As a user and supporter of RethinkDB I hope (and expect!) that the engineering team joining Stripe is a sign that Stripe will be able to take part in further development of the product.

On a sidenote, for people unfamiliar with RethinkDB, this episode of The Changelog with Slava explains some of the history and choices behind RethinkDB ; I found it really interesting. https://changelog.com/114/

Slava @ Rethink here.

The team at Stripe has been absolutely phenomenal throughout this process, they've gone above and beyond in finding high-impact projects for our team. We're brainstorming together how to transition RethinkDB to a self-sustaining open-source project, and Stripe is super-supportive of that too. If there is a way for RethinkDB to live on, we'll find it!

I can't describe how sad I am over this. RethinkDB is not just excellent db, but it is yardstick on how future db's should look like. What you accomplished there is excellent balance on features, great ui. We really need this project to go on, even if slower.

We use RethinkDB at CertSimple. It's always been a great DB with safe defaults, excellent documentation and it's always just worked. Trickier ReQL queries are intuitive. It deserved wider support than what it got.

It's depressing that a half-baked constantly problematic effort like MongoDB wins while this gets neglected. Unfortunately we still live in a world where marketing beats merit.

:) You nailed it. I think MongoDB was interesting experiment and can be used, but RethinkDB shows you how it should be done right.

MySQL was for long time default choice over PgSQL, yet once developers matured, quality won. Just it took a decade :)

◆ ◆ ◆

To do -> Resume the discussion above about RethinkDB's team joining Stripe, picking up right after its final comment.

Data section ->
◆ ◆ ◆

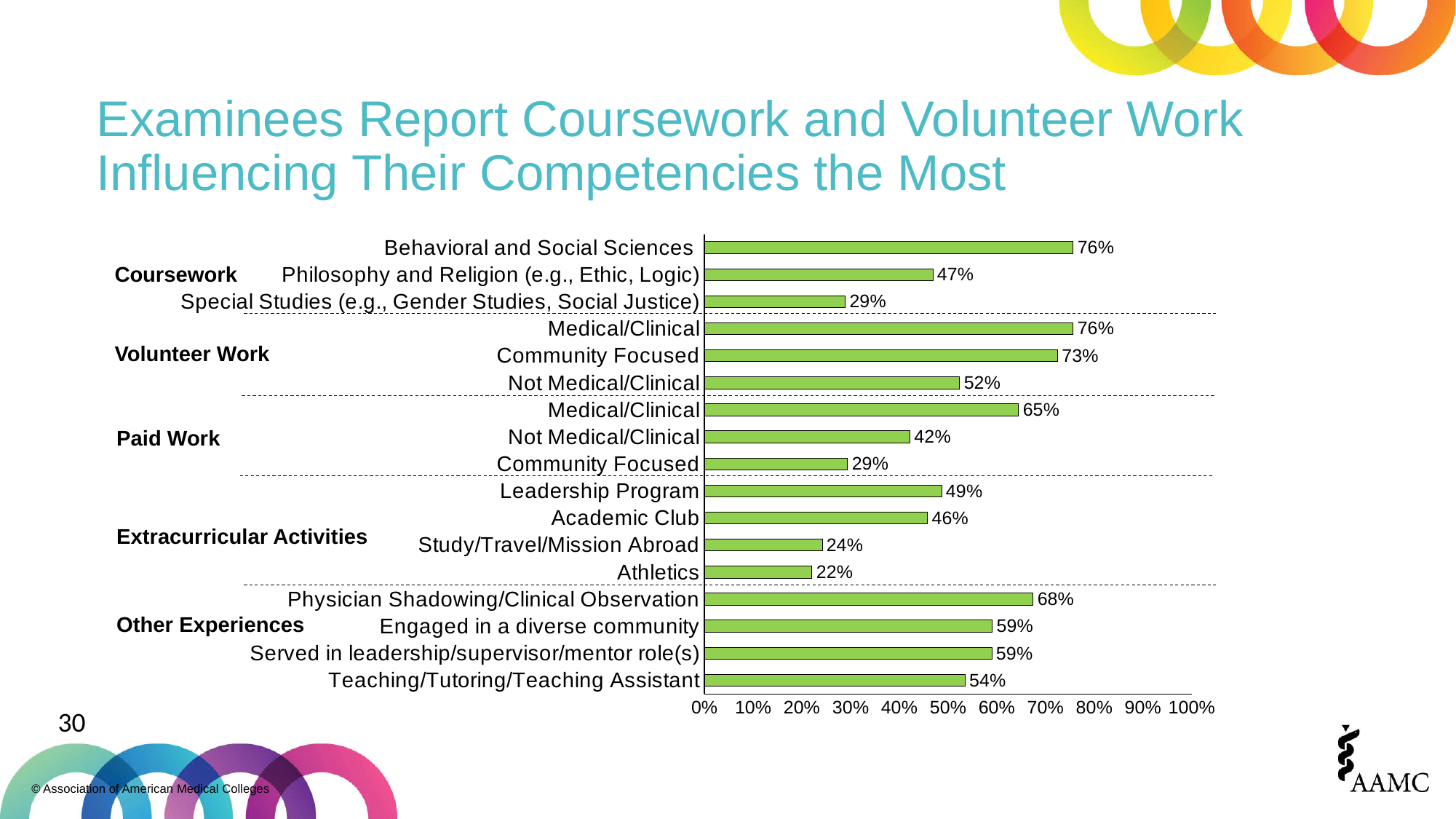
How many experience groups (e.g., Coursework, Volunteer Work) are labeled on the chart? 5 What is the difference between Community Focused Volunteer Work and Community Focused Paid Work? 44% Which is larger: Leadership Program or Academic Club? Leadership Program What percentage is shown for Physician Shadowing/Clinical Observation? 68% What percentage is shown for Medical/Clinical under Paid Work? 65% What percentage is shown for Behavioral and Social Sciences under Coursework? 76% How many bars are plotted on the chart? 17 What kind of chart is shown on the slide? Bar chart What percentage is shown for Athletics under Extracurricular Activities? 22% What is the maximum value shown on the x axis? 100% What is the difference between Medical/Clinical Volunteer Work (76%) and Medical/Clinical Paid Work (65%)? 11% Which category has the lowest percentage on the chart? Athletics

◆ ◆ ◆

Reply ->
It's always like this. Just look at Windows; if people cared about quality, no one would be complaining about Windows 10 giving them grief because Microsoft would be out of business or relegated to some business software niche, and we'd all be running some kind of Unix variant or maybe some descendant of BeOS or OS/2.

That is very good to hear. We just ported our backend to use it after evaluating many other options including managed databases.

It's really a top quality piece of software in every respect, combining much of what's good about nosql with relational features and robustness. The ease of clustering across data centers is just phenomenal.

Would still recommend it in spite of this bit of uncertainty.

Now that RethinkDB has no commercial ambitions, will you consider re-licensing to more commercial friendly license?

It's licensed under the Affero GPLv3, but I don't think AGPL license requires you to open source your code, if you're just using ReQL (the API/interface for RethinkDB).

GPL/AGPL requires you to share your code if you statically (or dynamically) link (which is a C language family concept) to GPL code, but I don't know if calling an API is considered "linking".

I don't think most companies really make any contributions or modifications to the databases they use that they absolutely do not want to share back to the community.

(If using ReQL constitutes "linking" under AGPLv3, then that's a very serious matter. Perhaps re-licensing under LGPLv3 would make sense then.)

But overall, I think it's fair that they used AGPL. I especially like that they opted for the Affero version, since companies that do make useful changes can't just hold onto it , and not share it back.

I've worked in a project that used some AGPL component. There were some many doubts on what should be open-sourced/which licenses were possible that we dropped that component and invested or time modification another one.

After some while, that component changed its licensing model. It was too late.

Exactly, I call the AGPL anxiety license. It create so much problem in the mindset that is VERY commercial unfriendly.

I wish you would just consider a 2 clause bsd license and end all debate and worry about licensing issues. But it's your code.

The GPL is of course completely commerce-friendly, as it permits anyone to resell the original or modifications to it. What you're asking for is a license friendly to proprietary software[1].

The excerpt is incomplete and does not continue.